When choosing an organizational form, special note should be made of a particular type of corporation--the statutory close corporation. In a strict sense, a corporation that is regulated by a special state law. This statute, a supplement to a state's regular corporation statutes, governs most of the operations of this type of corporation.

The close corporations statutes relax many of the formalities normally applicable to a corporation. Basically, these statutes allow the corporation to be operated in a way similar to an limited liability company (LLC). The statutory close corporation may do away with a board of directors. Generally, shareholders do not have to hold meetings. Shareholders can run the corporation, by way of a shareholder agreement, which is similar to an LLC or a partnership operating agreement. Shareholders can agree to have one vote per person, as in a partnership, as opposed to one vote per share, if they so desire.

By contrast, in a regular corporation, directors and shareholders must hold regular meetings. Formal requirements exist regarding notice, quorums, waiving meetings, etc. The elimination of these and other formalities by the statutory close corporation statutes has important protection implications. The statutory close corporation shares this advantage with the LLC.

Nevertheless, in very limited cases, a corporation may offer advantages over the LLC in terms of self-employment tax and possibly fringe benefits. Therefore, if you do intend to form a corporation, generally you should form it as a statutory close corporation. (An exception to this rule is the business owner who intends a broad-based public offering of securities or one that will exceed the 30 or 50 shareholder limits in effect in the states' statutory close corporation statutes).

The following jurisdictions recognize the statutory close corporation:

Subject to update, States Allowing Statutory Close Corporations
Alabama
Kansas
South Carolina
Arizona
Maryland
Texas
Delaware
Missouri
Vermont
District of Columbia
Montana
Wisconsin
Georgia
Nevada
Wyoming
Illinois
Pennsylvania
(etc) In addition, California, Maine, Ohio and Rhode Island have provisions within their regular corporation statutes that permit election to statutory close corporation status, but do not have special statutory close corporation statutes.
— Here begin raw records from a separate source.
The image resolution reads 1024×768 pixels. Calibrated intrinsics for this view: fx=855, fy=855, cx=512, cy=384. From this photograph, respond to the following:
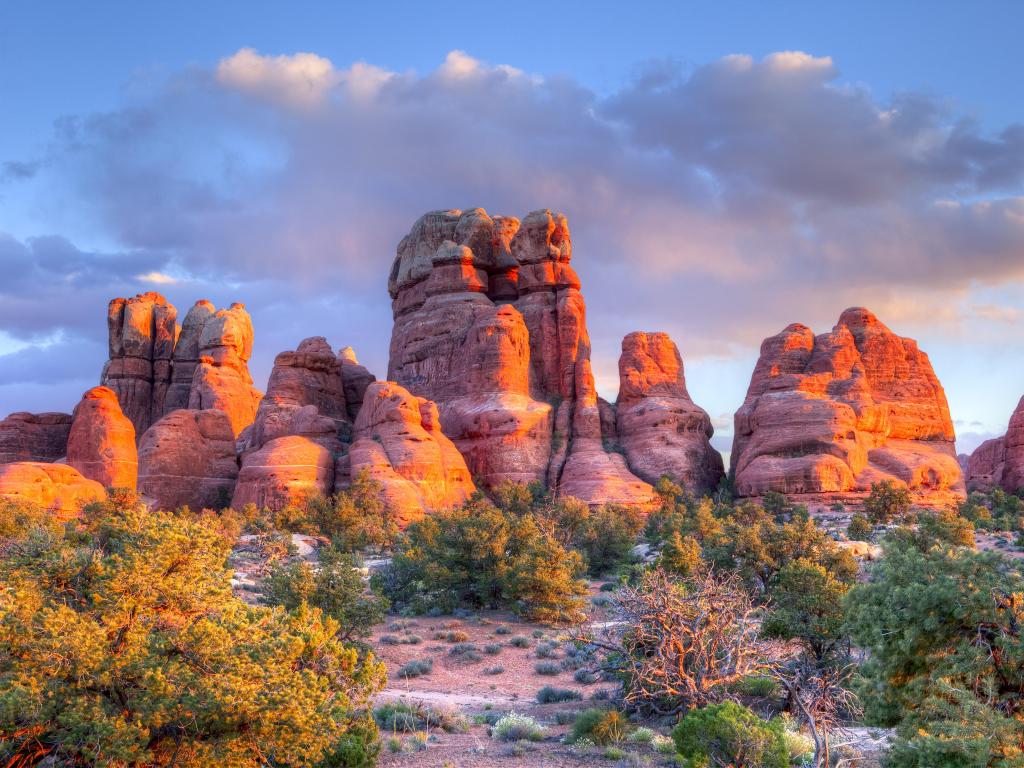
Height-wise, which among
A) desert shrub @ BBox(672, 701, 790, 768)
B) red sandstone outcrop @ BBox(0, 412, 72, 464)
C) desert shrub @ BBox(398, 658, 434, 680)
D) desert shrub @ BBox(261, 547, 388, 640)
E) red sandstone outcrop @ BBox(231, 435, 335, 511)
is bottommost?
desert shrub @ BBox(398, 658, 434, 680)

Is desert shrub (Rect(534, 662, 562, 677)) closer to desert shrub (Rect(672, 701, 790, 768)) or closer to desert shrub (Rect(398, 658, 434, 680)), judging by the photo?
desert shrub (Rect(398, 658, 434, 680))

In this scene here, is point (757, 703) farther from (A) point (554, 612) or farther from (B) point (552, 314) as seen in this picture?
(B) point (552, 314)

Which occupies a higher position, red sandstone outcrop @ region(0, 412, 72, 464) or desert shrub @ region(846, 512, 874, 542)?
red sandstone outcrop @ region(0, 412, 72, 464)

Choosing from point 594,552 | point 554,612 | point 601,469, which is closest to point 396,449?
point 601,469

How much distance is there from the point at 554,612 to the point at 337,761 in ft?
50.8

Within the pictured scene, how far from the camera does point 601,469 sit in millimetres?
55719

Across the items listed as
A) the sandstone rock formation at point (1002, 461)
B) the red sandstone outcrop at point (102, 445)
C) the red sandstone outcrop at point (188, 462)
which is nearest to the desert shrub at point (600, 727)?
the red sandstone outcrop at point (188, 462)

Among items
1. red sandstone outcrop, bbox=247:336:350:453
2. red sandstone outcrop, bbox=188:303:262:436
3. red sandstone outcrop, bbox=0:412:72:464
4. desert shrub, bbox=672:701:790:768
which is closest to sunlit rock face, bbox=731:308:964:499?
red sandstone outcrop, bbox=247:336:350:453

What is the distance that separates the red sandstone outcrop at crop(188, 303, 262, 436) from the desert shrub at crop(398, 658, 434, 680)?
4804cm

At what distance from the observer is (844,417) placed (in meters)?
56.5

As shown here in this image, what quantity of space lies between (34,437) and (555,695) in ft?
185

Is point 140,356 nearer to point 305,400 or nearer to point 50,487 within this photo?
point 305,400

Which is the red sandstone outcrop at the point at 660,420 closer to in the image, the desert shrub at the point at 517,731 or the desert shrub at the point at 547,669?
the desert shrub at the point at 547,669

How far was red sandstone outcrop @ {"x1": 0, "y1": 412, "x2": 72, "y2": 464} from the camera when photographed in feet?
200
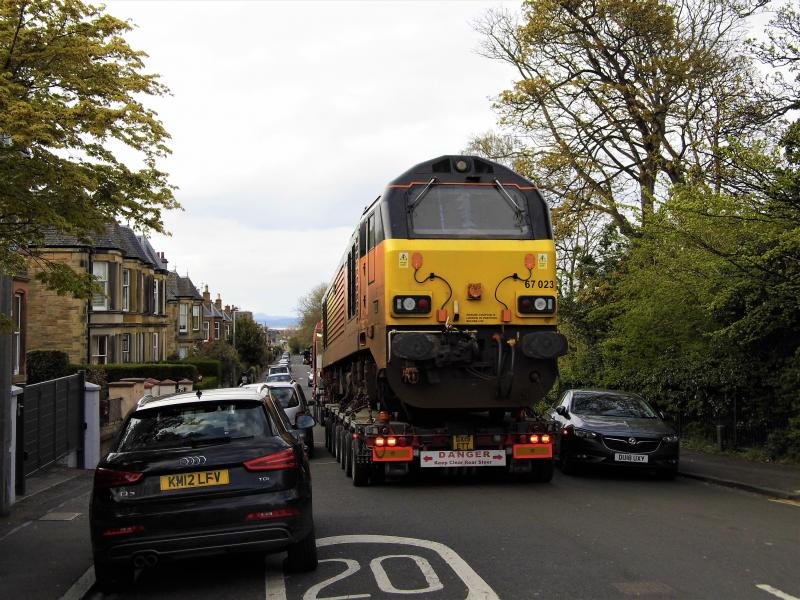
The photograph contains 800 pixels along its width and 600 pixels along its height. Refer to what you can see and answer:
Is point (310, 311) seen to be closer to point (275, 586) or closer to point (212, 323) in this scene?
point (212, 323)

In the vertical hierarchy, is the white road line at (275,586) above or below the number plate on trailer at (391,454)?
below

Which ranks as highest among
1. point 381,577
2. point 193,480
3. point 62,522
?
point 193,480

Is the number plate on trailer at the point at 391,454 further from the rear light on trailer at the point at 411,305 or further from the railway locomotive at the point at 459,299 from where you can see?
the rear light on trailer at the point at 411,305

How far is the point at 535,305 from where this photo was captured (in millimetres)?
10688

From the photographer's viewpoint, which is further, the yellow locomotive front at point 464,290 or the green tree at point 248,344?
the green tree at point 248,344

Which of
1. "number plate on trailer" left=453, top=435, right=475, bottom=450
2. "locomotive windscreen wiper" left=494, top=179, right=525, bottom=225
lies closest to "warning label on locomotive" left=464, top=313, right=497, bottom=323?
"locomotive windscreen wiper" left=494, top=179, right=525, bottom=225

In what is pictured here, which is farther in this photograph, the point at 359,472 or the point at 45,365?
the point at 45,365

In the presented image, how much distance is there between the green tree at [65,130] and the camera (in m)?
7.04

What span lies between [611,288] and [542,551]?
15553 millimetres

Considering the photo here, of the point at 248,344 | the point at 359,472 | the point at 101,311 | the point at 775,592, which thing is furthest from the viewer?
the point at 248,344

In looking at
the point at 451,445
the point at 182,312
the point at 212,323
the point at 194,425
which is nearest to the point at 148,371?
the point at 451,445

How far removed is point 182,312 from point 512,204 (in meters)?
58.5

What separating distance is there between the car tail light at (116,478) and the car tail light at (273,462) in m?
0.81

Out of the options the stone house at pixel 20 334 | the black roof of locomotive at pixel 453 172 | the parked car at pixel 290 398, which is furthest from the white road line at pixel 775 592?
the stone house at pixel 20 334
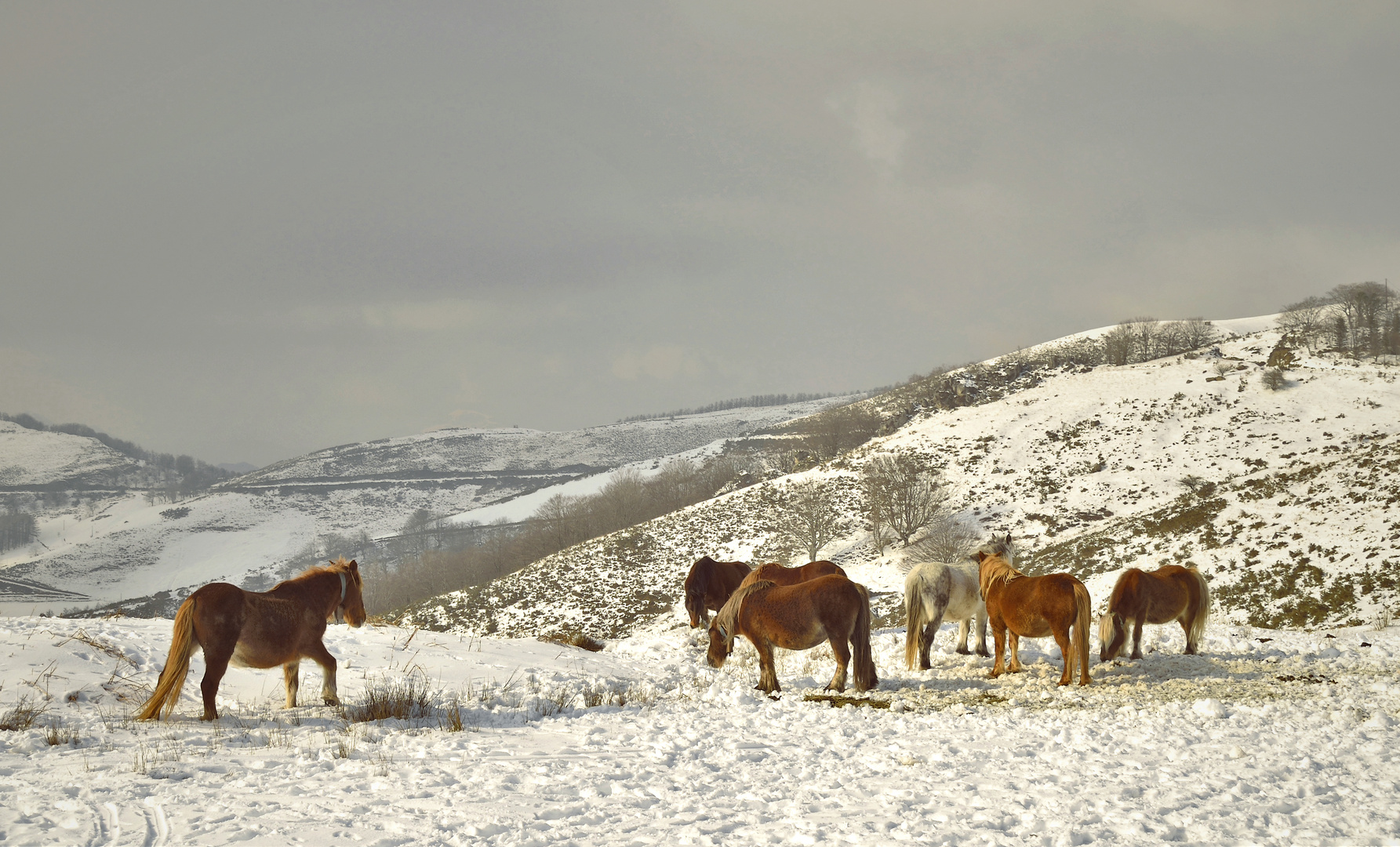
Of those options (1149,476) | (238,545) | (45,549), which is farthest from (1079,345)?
(45,549)

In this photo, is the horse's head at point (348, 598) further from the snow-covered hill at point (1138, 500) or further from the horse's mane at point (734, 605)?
the snow-covered hill at point (1138, 500)

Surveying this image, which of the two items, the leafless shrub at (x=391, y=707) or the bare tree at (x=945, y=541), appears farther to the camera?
the bare tree at (x=945, y=541)

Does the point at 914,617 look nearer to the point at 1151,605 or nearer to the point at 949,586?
the point at 949,586

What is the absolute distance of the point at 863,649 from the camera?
31.8 feet

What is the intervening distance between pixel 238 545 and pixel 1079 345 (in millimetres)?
150040

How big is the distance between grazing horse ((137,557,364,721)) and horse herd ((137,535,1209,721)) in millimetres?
11

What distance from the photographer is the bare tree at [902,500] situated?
45469mm

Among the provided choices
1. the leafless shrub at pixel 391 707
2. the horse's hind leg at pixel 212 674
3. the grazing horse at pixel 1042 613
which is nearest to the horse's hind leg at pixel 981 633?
the grazing horse at pixel 1042 613

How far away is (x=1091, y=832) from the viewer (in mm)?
4160

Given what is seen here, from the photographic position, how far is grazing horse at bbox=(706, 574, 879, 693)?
955cm

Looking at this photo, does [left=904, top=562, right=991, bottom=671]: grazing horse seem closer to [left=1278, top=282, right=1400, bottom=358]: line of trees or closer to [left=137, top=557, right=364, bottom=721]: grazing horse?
[left=137, top=557, right=364, bottom=721]: grazing horse

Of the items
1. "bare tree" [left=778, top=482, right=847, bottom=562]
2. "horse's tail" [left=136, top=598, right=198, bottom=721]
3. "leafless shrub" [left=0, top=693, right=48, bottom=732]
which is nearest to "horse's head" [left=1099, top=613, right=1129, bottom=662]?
"horse's tail" [left=136, top=598, right=198, bottom=721]

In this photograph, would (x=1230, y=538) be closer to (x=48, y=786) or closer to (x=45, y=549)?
(x=48, y=786)

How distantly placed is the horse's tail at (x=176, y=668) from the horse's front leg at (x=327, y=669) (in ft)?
3.79
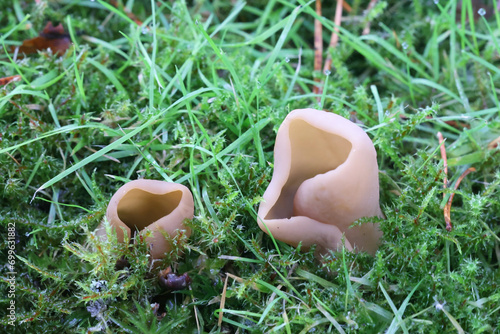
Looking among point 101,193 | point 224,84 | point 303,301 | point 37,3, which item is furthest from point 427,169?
point 37,3

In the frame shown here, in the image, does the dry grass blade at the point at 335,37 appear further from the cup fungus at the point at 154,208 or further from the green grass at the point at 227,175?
the cup fungus at the point at 154,208

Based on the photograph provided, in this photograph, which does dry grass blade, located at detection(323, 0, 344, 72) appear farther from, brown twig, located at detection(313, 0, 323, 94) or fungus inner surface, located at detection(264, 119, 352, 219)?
fungus inner surface, located at detection(264, 119, 352, 219)

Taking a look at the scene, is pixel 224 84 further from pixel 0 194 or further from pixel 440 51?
pixel 440 51

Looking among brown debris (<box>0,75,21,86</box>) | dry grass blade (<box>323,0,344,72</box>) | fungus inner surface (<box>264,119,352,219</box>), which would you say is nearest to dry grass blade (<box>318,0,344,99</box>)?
dry grass blade (<box>323,0,344,72</box>)

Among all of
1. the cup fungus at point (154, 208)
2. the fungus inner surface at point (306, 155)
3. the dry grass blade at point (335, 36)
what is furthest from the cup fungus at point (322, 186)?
the dry grass blade at point (335, 36)

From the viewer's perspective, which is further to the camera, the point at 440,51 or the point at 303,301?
the point at 440,51

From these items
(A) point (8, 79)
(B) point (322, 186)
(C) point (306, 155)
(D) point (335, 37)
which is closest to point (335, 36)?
(D) point (335, 37)
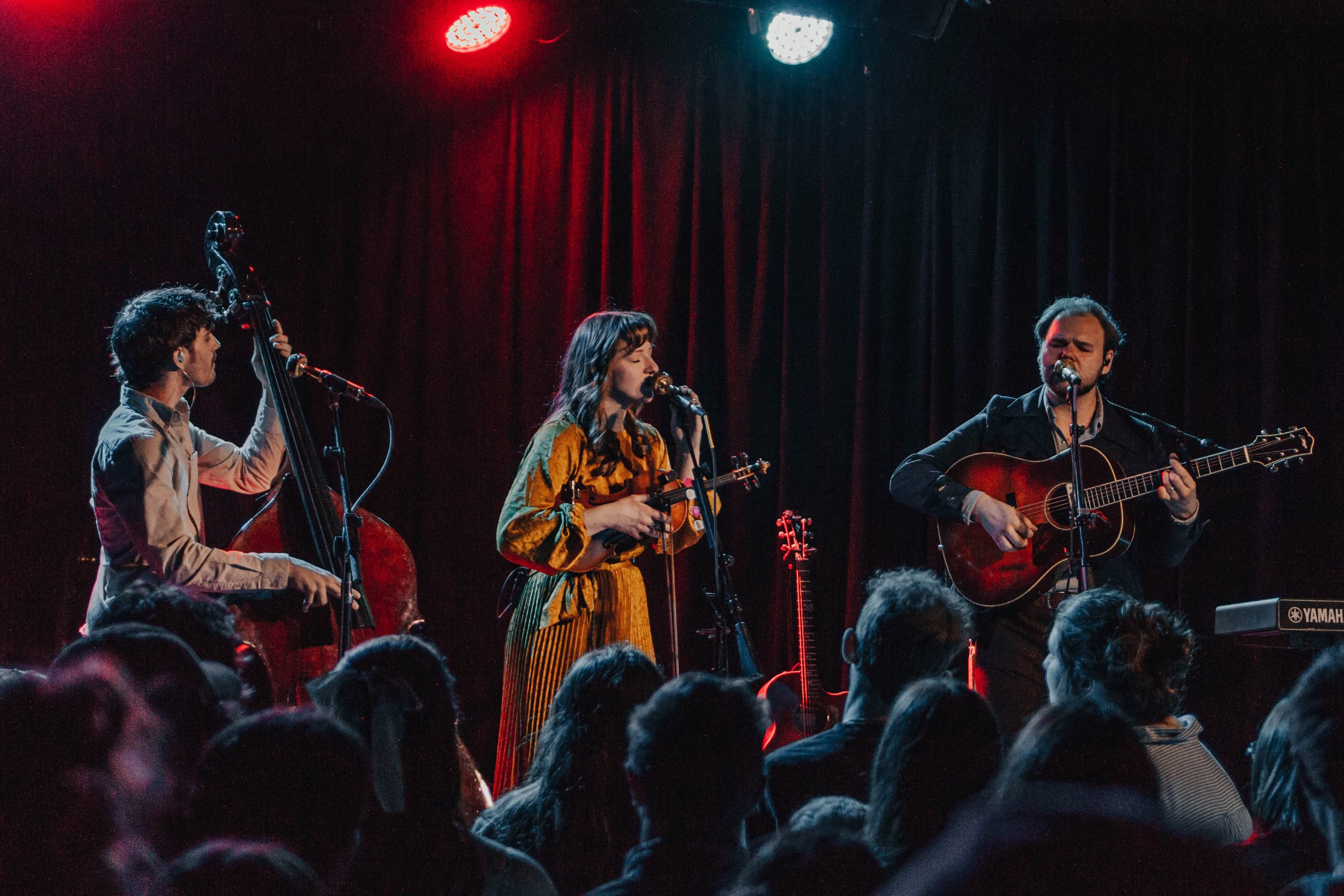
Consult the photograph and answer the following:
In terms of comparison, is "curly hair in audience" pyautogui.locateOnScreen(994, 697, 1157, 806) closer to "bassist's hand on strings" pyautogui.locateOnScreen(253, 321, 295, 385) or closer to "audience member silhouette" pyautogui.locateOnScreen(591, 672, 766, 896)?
"audience member silhouette" pyautogui.locateOnScreen(591, 672, 766, 896)

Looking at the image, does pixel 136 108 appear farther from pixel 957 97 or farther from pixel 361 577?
pixel 957 97

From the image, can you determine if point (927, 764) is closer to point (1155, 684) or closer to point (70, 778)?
point (1155, 684)

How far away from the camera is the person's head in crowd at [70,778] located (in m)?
1.31

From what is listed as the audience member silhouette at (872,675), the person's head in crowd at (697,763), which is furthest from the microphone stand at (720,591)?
the person's head in crowd at (697,763)

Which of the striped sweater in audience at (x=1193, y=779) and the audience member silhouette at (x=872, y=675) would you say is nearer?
the audience member silhouette at (x=872, y=675)

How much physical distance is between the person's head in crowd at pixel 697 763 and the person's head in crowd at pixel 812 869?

If your home state does not allow for the creation of a statutory close corporation, you can simply form the entity in one of the above states, and then register it to do business in your home state. When choosing a state, the laws of the state in which the entity is formed will govern its legal affairs. The benefits derived from forming a statutory close corporation in one of these states, and then registering the corporation in the home state, will usually outweigh any additional costs involved.

The special statutory close corporation statutes require that there be a limited number of shareholders (under 30 or, in some states, under 50), and that certain transfer restrictions appear on the stock certificates. The statutory close corporation must be formed under the special statute with particular language used in the articles of organization. A regular corporation also can be converted to a statutory close corporation in states that allow this type of corporation.